Figure S1. Multilocus sequence analysis (MLSA) phylogenetic reconstruction of the Cyanobacteria phylum
Tree was constructed though ML using the Dayhoff+G likelihood model by RaxML tool. Tree was inferred from a set of conserved marker genes of 100 genomes. The numbers at the nodes indicate bootstrap values as percentages greater than 50 %. Bootstrap tests were conducted with 1,000 replicates. The unit of measure for the scale bars is the number of nucleotide substitutions per site. The Gloeobacter violaceus PCC 7421 sequence was designated as outgroup.
Figure S2. Abundance and distribution of Eco clusters across freshwater metagenomes
Relative abundance of Eco-A, Eco-B and Eco-C in Caatinga biome (metagenomes, N = 8).
Figure S3. Non-metric multidimensional scaling (NMDS) analysis of the freshwater metagenomes and environmental parameters
Ordination plot of physicochemical parameters and the community structure of metagenomes from all stations. Distances of samples were used in generating the NMDS. The lengths of the lines represent the strength of the correlation. Dots indicate the metagenomes samples.
Figure S4. Non-metric multidimensional scaling (NMDS) analysis of the freshwater metagenomes and Eco clusters
Ordination plot of Eco clusters and the community structure of metagenomes from all stations. Distances of samples were used in generating the NMDS. The lengths of the lines represent the strength of the correlation.
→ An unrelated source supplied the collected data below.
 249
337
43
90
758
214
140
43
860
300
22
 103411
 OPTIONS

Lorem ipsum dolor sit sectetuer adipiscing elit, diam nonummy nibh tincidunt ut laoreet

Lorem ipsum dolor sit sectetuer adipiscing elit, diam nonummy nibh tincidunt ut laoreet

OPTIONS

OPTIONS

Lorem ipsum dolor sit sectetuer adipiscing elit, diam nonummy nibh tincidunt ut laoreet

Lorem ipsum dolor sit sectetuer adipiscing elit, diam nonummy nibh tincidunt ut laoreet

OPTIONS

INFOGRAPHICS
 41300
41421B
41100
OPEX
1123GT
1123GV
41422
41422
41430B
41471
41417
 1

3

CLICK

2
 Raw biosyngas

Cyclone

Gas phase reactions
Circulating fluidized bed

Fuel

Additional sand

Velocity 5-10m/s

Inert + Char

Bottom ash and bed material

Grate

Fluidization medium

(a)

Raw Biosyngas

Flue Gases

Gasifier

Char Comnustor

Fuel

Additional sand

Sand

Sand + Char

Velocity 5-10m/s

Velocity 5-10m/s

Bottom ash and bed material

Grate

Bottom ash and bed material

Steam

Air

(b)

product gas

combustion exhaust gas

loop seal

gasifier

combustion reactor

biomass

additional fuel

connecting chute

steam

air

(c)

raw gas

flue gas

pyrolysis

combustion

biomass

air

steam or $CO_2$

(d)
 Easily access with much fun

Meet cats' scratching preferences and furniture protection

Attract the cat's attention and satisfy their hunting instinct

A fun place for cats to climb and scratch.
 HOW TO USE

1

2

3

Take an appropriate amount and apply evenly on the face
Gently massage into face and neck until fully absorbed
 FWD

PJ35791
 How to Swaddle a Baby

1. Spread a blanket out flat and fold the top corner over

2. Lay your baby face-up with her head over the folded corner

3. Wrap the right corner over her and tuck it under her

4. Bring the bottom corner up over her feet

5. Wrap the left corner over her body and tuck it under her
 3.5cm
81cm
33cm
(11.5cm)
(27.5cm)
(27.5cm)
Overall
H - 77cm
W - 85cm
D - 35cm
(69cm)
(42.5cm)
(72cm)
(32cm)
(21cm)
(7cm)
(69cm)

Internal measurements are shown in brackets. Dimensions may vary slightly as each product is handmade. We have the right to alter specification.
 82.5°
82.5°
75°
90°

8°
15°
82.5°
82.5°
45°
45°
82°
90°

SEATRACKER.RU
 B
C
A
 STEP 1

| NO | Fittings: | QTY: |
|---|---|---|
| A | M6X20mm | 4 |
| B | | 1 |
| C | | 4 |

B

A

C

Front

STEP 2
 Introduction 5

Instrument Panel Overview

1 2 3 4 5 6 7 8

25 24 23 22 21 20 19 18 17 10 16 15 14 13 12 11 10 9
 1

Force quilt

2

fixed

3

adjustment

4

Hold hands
Dots indicate the metagenomes samples.
Table S1. Estimates of genome relatedness of cyanobacterium strains
Values at the matrix indicates the intergenomic distances (i.e., evolutionary divergence between sequences). The numbers of base substitutions per site between sequences are shown. Analyses were conducted accordingly Tamura et al. (2004) method. The analysis involved 110 nucleotide sequences. All positions containing gaps and missing data were eliminated. There were a total of 759 positions in the final dataset. Evolutionary analyses were conducted in MEGA6.
Table S2. Comparison of all genomic metrics
Values of GGD, AAI, and 16S rRNA % similarity of each pair (query – closest strain) were discriminated. Cutoffs values checked out, the proposed new names were depicted in the highlighted column. Classification and the corresponding genera according to Kózlov et al. (2016) paper were detailed for comparison. Type strain or Type species are indicated as T between parentheses at the end of each name. Strains presented only with 16S rRNA sequence are indicated as “(16s)” at the end of each name.